--- What is required ---
Convert the lines below into a JSON list of strings, one string per line, with blank lines skipped. Leave the pictures out of the answer.

--- Records for this task ---
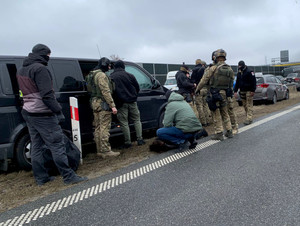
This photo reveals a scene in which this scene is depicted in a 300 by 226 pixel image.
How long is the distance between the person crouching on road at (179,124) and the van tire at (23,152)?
220cm

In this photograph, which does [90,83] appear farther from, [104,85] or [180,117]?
[180,117]

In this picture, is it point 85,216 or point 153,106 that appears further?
point 153,106

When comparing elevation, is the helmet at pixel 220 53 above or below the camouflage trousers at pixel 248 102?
above

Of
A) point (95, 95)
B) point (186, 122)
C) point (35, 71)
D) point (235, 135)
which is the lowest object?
point (235, 135)

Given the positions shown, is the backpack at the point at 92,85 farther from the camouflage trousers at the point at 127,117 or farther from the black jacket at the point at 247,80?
the black jacket at the point at 247,80

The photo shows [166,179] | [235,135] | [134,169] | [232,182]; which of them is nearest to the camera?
[232,182]

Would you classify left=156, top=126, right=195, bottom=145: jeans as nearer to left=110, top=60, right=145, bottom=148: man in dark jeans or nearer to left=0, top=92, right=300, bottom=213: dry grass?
left=0, top=92, right=300, bottom=213: dry grass

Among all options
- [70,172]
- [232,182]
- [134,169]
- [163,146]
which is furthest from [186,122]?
[70,172]

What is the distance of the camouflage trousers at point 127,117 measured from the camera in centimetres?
538

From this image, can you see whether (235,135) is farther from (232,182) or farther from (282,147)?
(232,182)

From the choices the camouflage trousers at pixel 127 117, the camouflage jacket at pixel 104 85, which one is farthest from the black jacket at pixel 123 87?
the camouflage jacket at pixel 104 85

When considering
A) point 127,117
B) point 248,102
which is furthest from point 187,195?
point 248,102

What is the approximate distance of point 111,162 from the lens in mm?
4445

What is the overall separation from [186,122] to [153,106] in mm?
1539
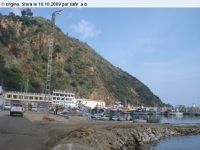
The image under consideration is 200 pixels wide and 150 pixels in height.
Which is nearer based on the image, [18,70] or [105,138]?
[105,138]

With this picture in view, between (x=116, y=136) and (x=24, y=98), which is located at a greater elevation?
(x=24, y=98)

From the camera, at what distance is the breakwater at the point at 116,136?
2801 centimetres

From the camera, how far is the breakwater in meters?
28.0

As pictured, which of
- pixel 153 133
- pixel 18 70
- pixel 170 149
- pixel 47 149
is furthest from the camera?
pixel 18 70

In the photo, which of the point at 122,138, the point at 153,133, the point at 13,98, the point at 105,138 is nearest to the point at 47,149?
the point at 105,138

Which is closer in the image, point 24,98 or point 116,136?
point 116,136

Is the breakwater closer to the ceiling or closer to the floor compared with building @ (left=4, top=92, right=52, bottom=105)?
closer to the floor

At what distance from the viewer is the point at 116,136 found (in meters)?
45.2

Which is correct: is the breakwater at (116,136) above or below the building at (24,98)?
below

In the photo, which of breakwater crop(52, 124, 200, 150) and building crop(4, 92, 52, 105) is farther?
building crop(4, 92, 52, 105)

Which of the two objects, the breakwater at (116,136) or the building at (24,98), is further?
the building at (24,98)

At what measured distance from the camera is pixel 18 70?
19088 cm

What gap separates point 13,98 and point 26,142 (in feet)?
503

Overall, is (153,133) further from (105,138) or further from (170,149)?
(105,138)
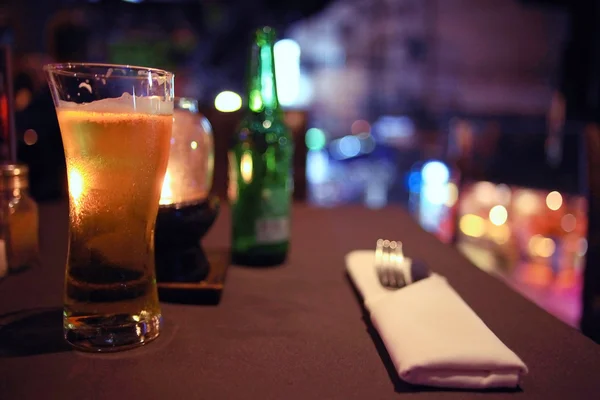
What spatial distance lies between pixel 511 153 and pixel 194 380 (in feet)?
18.0

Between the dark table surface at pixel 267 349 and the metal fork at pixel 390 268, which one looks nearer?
the dark table surface at pixel 267 349

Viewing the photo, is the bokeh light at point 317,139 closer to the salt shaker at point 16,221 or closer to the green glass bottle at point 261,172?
the green glass bottle at point 261,172

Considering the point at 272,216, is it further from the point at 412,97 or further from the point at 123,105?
the point at 412,97

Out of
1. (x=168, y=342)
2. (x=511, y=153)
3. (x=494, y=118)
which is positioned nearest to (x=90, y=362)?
(x=168, y=342)

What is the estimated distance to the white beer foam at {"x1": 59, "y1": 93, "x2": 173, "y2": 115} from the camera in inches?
18.6

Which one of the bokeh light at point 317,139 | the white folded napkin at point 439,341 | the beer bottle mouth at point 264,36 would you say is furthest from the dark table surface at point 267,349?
the bokeh light at point 317,139

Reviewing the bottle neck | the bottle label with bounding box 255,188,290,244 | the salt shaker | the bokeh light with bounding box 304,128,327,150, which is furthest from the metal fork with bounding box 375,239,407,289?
the bokeh light with bounding box 304,128,327,150

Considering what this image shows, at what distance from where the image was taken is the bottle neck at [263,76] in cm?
80

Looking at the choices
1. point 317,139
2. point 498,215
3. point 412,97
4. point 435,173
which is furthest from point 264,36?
point 317,139

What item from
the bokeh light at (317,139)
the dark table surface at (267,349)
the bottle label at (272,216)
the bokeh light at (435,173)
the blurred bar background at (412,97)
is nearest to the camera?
the dark table surface at (267,349)

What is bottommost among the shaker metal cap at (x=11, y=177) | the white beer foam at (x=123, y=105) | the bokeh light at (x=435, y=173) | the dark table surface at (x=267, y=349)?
the bokeh light at (x=435, y=173)

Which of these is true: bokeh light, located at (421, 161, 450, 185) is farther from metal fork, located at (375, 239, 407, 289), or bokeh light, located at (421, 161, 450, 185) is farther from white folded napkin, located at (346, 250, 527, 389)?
white folded napkin, located at (346, 250, 527, 389)

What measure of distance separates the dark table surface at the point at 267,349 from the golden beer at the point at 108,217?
0.03 metres

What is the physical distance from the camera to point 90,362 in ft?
1.49
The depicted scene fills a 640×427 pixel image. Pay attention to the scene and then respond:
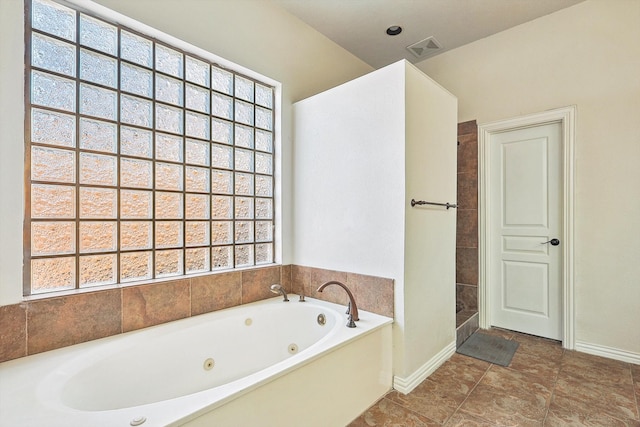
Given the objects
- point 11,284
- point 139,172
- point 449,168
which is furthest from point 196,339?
point 449,168

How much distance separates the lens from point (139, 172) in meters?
1.81

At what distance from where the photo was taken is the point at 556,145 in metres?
2.61

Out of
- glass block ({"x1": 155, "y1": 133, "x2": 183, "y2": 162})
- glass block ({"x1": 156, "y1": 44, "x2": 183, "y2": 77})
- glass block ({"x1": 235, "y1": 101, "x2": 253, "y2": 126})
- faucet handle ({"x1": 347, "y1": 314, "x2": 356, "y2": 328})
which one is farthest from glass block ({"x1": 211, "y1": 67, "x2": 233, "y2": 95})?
faucet handle ({"x1": 347, "y1": 314, "x2": 356, "y2": 328})

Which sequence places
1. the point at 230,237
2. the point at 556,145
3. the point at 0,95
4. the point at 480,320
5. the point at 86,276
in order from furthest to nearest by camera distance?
the point at 480,320 → the point at 556,145 → the point at 230,237 → the point at 86,276 → the point at 0,95

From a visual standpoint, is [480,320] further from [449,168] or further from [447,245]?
[449,168]

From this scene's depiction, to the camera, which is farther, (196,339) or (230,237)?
(230,237)

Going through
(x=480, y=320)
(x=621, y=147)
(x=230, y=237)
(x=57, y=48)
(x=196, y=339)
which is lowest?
(x=480, y=320)

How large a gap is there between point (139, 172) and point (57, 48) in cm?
71

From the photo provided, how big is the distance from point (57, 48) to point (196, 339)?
1.73 m

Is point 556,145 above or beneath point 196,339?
above

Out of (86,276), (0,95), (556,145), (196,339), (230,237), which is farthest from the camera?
(556,145)

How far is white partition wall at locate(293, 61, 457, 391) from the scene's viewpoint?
1913 millimetres

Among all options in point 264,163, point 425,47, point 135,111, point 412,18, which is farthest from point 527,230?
point 135,111

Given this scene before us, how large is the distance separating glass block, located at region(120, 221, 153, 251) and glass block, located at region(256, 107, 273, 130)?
115 cm
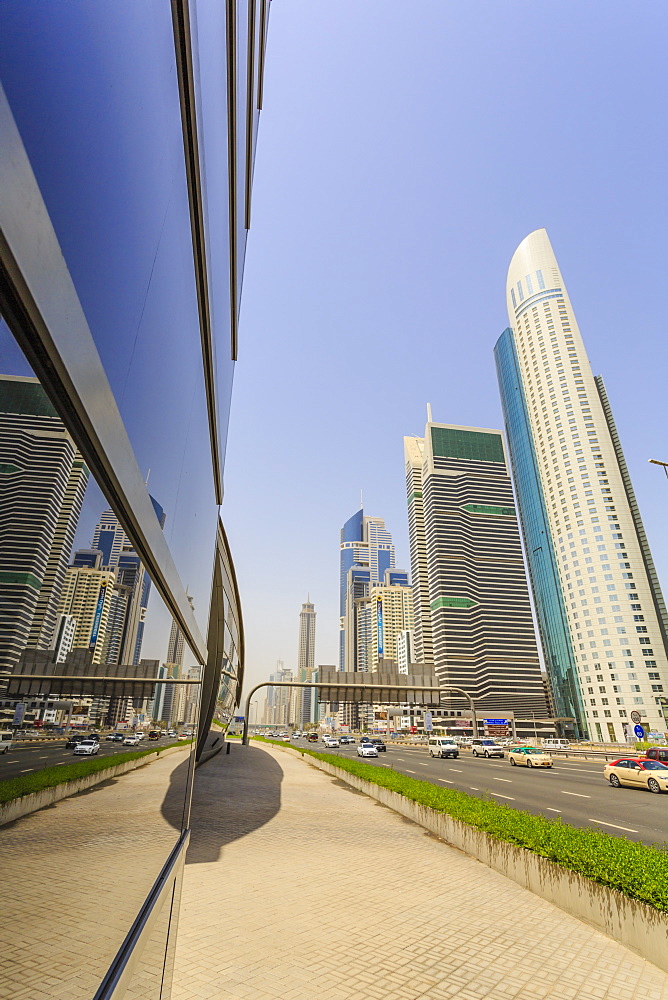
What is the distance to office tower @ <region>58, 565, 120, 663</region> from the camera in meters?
1.47

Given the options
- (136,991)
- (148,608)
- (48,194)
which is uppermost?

--- Answer to the exercise ---
[
  "This photo reveals a scene in which this scene is depicted in a 300 by 226 pixel image.",
  "How long is the distance between the person crouching on road at (179,124) and the van tire at (23,152)?",
  "220cm",
  "In this photograph, which does [90,83] appear farther from, [104,85] or [180,117]?",
  "[180,117]",
  "In this picture, is it point 85,216 or point 153,106 that appears further?",
  "point 153,106",
  "When comparing elevation, is the helmet at pixel 220 53 above or below the camouflage trousers at pixel 248 102?",
  "above",
  "Of",
  "A) point (95, 95)",
  "B) point (186, 122)",
  "C) point (35, 71)",
  "D) point (235, 135)",
  "which is the lowest object?",
  "point (235, 135)",
  "Given the positions shown, is the backpack at the point at 92,85 farther from the camouflage trousers at the point at 127,117 or farther from the black jacket at the point at 247,80?",
  "the black jacket at the point at 247,80",
  "The photo shows [166,179] | [235,135] | [134,169] | [232,182]; which of them is nearest to the camera?",
  "[232,182]",
  "Would you classify left=156, top=126, right=195, bottom=145: jeans as nearer to left=110, top=60, right=145, bottom=148: man in dark jeans or nearer to left=0, top=92, right=300, bottom=213: dry grass?",
  "left=0, top=92, right=300, bottom=213: dry grass",
  "Among all options",
  "- [70,172]",
  "- [232,182]",
  "- [134,169]",
  "- [163,146]",
  "which is furthest from [186,122]?",
  "[70,172]",
  "What is the distance of the camouflage trousers at point 127,117 measured from the camera in centimetres?",
  "538",
  "From this image, can you see whether (235,135) is farther from (232,182) or farther from (282,147)?",
  "(232,182)",
  "From the choices the camouflage trousers at pixel 127 117, the camouflage jacket at pixel 104 85, which one is farthest from the black jacket at pixel 123 87?",
  "the camouflage jacket at pixel 104 85",
  "When considering",
  "A) point 127,117",
  "B) point 248,102",
  "which is furthest from point 187,195?",
  "point 248,102",
  "What is the approximate distance of point 111,162 from the lens in mm?",
  "4445",
  "What is the overall separation from [186,122] to [153,106] in mm?",
  "1539",
  "The image under consideration is 200 pixels wide and 150 pixels in height.",
  "Which is nearer based on the image, [18,70] or [105,138]?",
  "[105,138]",
  "With this picture in view, between (x=116, y=136) and (x=24, y=98), which is located at a greater elevation?",
  "(x=24, y=98)",
  "From the camera, at what distance is the breakwater at the point at 116,136?",
  "2801 centimetres",
  "From the camera, how far is the breakwater in meters?",
  "28.0",
  "As pictured, which of",
  "- pixel 153 133",
  "- pixel 18 70",
  "- pixel 170 149",
  "- pixel 47 149",
  "is furthest from the camera?",
  "pixel 18 70",
  "In the photo, which of the point at 122,138, the point at 153,133, the point at 13,98, the point at 105,138 is nearest to the point at 47,149?",
  "the point at 105,138",
  "Which is closer in the image, point 24,98 or point 116,136?",
  "point 116,136",
  "Is the breakwater closer to the ceiling or closer to the floor compared with building @ (left=4, top=92, right=52, bottom=105)?",
  "closer to the floor",
  "At what distance from the viewer is the point at 116,136 found (in meters)?",
  "45.2",
  "Which is correct: is the breakwater at (116,136) above or below the building at (24,98)?",
  "below",
  "In the photo, which of breakwater crop(52, 124, 200, 150) and building crop(4, 92, 52, 105) is farther?",
  "building crop(4, 92, 52, 105)",
  "Which of the two objects, the breakwater at (116,136) or the building at (24,98), is further?",
  "the building at (24,98)",
  "At what measured distance from the camera is pixel 18 70?",
  "19088 cm",
  "What gap separates point 13,98 and point 26,142 (in feet)?",
  "503",
  "Overall, is (153,133) further from (105,138) or further from (170,149)?",
  "(105,138)",
  "What spatial distance lies between pixel 511 153 and pixel 194 380 (in feet)?",
  "18.0",
  "Between the dark table surface at pixel 267 349 and the metal fork at pixel 390 268, which one looks nearer?",
  "the dark table surface at pixel 267 349",
  "Viewing the photo, is the bokeh light at point 317,139 closer to the salt shaker at point 16,221 or closer to the green glass bottle at point 261,172?",
  "the green glass bottle at point 261,172",
  "Considering the point at 272,216, is it further from the point at 412,97 or further from the point at 123,105?",
  "the point at 412,97",
  "Out of",
  "1. (x=168, y=342)",
  "2. (x=511, y=153)",
  "3. (x=494, y=118)",
  "which is positioned nearest to (x=90, y=362)?",
  "(x=168, y=342)",
  "What is the estimated distance to the white beer foam at {\"x1\": 59, \"y1\": 93, \"x2\": 173, \"y2\": 115} from the camera in inches?",
  "18.6",
  "Which one of the bokeh light at point 317,139 | the white folded napkin at point 439,341 | the beer bottle mouth at point 264,36 would you say is furthest from the dark table surface at point 267,349?",
  "the bokeh light at point 317,139",
  "Reviewing the bottle neck | the bottle label with bounding box 255,188,290,244 | the salt shaker | the bokeh light with bounding box 304,128,327,150, which is furthest from the metal fork with bounding box 375,239,407,289?",
  "the bokeh light with bounding box 304,128,327,150",
  "Considering what this image shows, at what distance from where the image was taken is the bottle neck at [263,76] in cm?",
  "80",
  "Looking at the choices",
  "1. point 317,139",
  "2. point 498,215",
  "3. point 412,97",
  "4. point 435,173",
  "which is furthest from point 264,36?",
  "point 317,139",
  "What item from",
  "the bokeh light at (317,139)",
  "the dark table surface at (267,349)",
  "the bottle label at (272,216)",
  "the bokeh light at (435,173)",
  "the blurred bar background at (412,97)",
  "is nearest to the camera?",
  "the dark table surface at (267,349)",
  "What is bottommost among the shaker metal cap at (x=11, y=177) | the white beer foam at (x=123, y=105) | the bokeh light at (x=435, y=173) | the dark table surface at (x=267, y=349)?",
  "the bokeh light at (x=435, y=173)",
  "Which of these is true: bokeh light, located at (421, 161, 450, 185) is farther from metal fork, located at (375, 239, 407, 289), or bokeh light, located at (421, 161, 450, 185) is farther from white folded napkin, located at (346, 250, 527, 389)?",
  "white folded napkin, located at (346, 250, 527, 389)",
  "What measure of distance separates the dark table surface at the point at 267,349 from the golden beer at the point at 108,217?",
  "0.03 metres",
  "What is the physical distance from the camera to point 90,362 in ft?",
  "1.49",
  "The depicted scene fills a 640×427 pixel image. Pay attention to the scene and then respond:",
  "Given the objects",
  "- point 11,284",
  "- point 139,172",
  "- point 449,168",
  "which is furthest from point 196,339?",
  "point 449,168",
  "How much distance separates the lens from point (139, 172) in meters?",
  "1.81",
  "At what distance from where the photo was taken is the point at 556,145 in metres?",
  "2.61",
  "Out of",
  "- glass block ({\"x1\": 155, \"y1\": 133, \"x2\": 183, \"y2\": 162})",
  "- glass block ({\"x1\": 156, \"y1\": 44, \"x2\": 183, \"y2\": 77})",
  "- glass block ({\"x1\": 235, \"y1\": 101, \"x2\": 253, \"y2\": 126})",
  "- faucet handle ({\"x1\": 347, \"y1\": 314, \"x2\": 356, \"y2\": 328})",
  "which one is farthest from glass block ({\"x1\": 211, \"y1\": 67, \"x2\": 233, \"y2\": 95})?",
  "faucet handle ({\"x1\": 347, \"y1\": 314, \"x2\": 356, \"y2\": 328})",
  "Which sequence places",
  "1. the point at 230,237",
  "2. the point at 556,145",
  "3. the point at 0,95",
  "4. the point at 480,320",
  "5. the point at 86,276",
  "in order from furthest to nearest by camera distance?",
  "the point at 480,320 → the point at 556,145 → the point at 230,237 → the point at 86,276 → the point at 0,95",
  "From a visual standpoint, is [480,320] further from [449,168] or further from [447,245]?",
  "[449,168]",
  "From this scene's depiction, to the camera, which is farther, (196,339) or (230,237)?",
  "(230,237)",
  "Going through",
  "(x=480, y=320)",
  "(x=621, y=147)",
  "(x=230, y=237)",
  "(x=57, y=48)",
  "(x=196, y=339)",
  "which is lowest?",
  "(x=480, y=320)",
  "How large a gap is there between point (139, 172) and point (57, 48) in cm?",
  "71",
  "From the photo provided, how big is the distance from point (57, 48) to point (196, 339)?",
  "1.73 m",
  "Is point 556,145 above or beneath point 196,339?",
  "above",
  "Out of (86,276), (0,95), (556,145), (196,339), (230,237), which is farthest from the camera?",
  "(556,145)",
  "How far is white partition wall at locate(293, 61, 457, 391) from the scene's viewpoint?",
  "1913 millimetres",
  "Among all options in point 264,163, point 425,47, point 135,111, point 412,18, which is farthest from point 527,230?",
  "point 135,111",
  "Given this scene before us, how large is the distance separating glass block, located at region(120, 221, 153, 251) and glass block, located at region(256, 107, 273, 130)?",
  "115 cm",
  "What is the distance to office tower @ <region>58, 565, 120, 663</region> from the camera in meters?",
  "1.47",
  "Given the options",
  "- (136,991)",
  "- (148,608)",
  "- (48,194)",
  "which is uppermost?"
]